2. Be a Social Media Guru.

This could be the greatest tool for any freerider. Even if your numbers aren’t that of Harley Clifford or Bob Soven, know that sponsors love shout outs. Keep it authentic, but be sure to tag brands whenever possible and hopefully they will do the same for you. Engagement is key. Be sure to stay active by commenting and liking others’ posts to get your name out there.

3. Work on Your Diction and Don’t Talk Smack.

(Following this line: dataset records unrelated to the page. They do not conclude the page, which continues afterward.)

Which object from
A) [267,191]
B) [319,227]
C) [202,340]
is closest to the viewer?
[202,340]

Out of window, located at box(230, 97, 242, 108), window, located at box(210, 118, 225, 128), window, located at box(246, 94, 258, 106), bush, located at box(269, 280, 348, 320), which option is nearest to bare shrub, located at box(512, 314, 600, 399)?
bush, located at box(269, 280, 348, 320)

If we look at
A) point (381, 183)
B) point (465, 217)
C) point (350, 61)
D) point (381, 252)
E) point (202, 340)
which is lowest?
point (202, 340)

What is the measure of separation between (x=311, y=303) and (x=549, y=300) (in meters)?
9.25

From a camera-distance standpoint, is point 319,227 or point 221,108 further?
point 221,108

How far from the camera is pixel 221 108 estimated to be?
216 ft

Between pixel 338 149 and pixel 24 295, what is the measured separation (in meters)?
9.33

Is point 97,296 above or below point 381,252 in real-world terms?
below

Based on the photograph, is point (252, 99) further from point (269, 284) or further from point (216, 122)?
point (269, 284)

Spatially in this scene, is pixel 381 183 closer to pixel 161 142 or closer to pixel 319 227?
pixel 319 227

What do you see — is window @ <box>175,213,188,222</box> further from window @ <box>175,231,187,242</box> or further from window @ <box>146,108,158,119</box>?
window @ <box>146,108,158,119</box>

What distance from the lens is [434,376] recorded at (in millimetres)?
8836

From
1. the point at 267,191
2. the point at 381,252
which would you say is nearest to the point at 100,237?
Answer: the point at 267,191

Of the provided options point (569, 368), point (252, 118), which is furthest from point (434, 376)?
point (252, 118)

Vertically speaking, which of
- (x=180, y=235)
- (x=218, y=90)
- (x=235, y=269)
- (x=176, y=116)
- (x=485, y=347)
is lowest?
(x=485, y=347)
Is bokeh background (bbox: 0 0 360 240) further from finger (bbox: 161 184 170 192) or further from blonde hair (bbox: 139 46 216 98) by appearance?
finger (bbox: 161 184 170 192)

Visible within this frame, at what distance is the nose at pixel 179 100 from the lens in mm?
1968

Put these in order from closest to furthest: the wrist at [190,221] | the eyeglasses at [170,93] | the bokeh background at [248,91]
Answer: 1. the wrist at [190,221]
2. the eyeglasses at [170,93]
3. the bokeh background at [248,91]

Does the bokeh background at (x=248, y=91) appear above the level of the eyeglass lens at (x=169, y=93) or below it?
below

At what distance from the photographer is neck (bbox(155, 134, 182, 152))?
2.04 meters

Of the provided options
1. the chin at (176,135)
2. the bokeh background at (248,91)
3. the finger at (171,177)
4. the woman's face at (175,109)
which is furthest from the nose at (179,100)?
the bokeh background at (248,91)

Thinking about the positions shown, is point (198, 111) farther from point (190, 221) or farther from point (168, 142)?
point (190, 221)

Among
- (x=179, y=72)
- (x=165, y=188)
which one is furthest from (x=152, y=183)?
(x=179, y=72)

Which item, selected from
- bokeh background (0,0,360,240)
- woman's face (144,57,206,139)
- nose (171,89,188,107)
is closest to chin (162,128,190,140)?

This is a fine line. We all love the spirit of freeriders and their uncensored opinions about what looks good and what doesn’t. But save that for just you and your close friends. Let your riding speak for itself and compliment others often on things you like. Don’t be jealous, or at least don’t let it show. Do lots of interviews (it’s good practice) and don’t say the same things all the time. There’s a way to sound loose, but still semi-educated. Learn a new word a day. Write down words and phrases you like when you hear them on TV. Be laid back, but show moments of excitement when you’re making a good point. Smile and be gracious whenever a camera is around.

4. Enter a Contest.

What? Isn’t that a cardinal sin? Maybe. But, we’re not saying you have to tailor your run and make it like everyone else’s. I can speak from experience; a judge loves to see a guy take his time going huge with style. Ride like you would at home. Throw a couple of huge methods and big backside 180’s. So you might not make it out of the first round. Who cares? You made an impact and helped shape the sport into what you want it to look like. And the photographers will definitely turn in shots of you to the media.

5. Start Your Own Event.

Chris O’Shea did it. So can you. It doesn’t have to be your own signature event and it doesn’t even have to be official. Everybody loves fun, laid back get-togethers, so pick a day and make it happen. What’s your ideal day consist of? Be sure to invite the media and make sure they have a good time too.

6. Give Back.

There’s no reason freeriders can’t be just as big of ambassadors as tour riders. The whole point of being a professional rider is to use your talents to grow the sport and sell products. And if you’re actually making money to float behind a luxury sport boat, use your notoriety and influence to make a difference in your community. Take underprivileged kids out to the cable park for a ride day. Offer your services for a free day of lessons. Be sure your motives are genuine. All of these things will get people talking and help your marketability.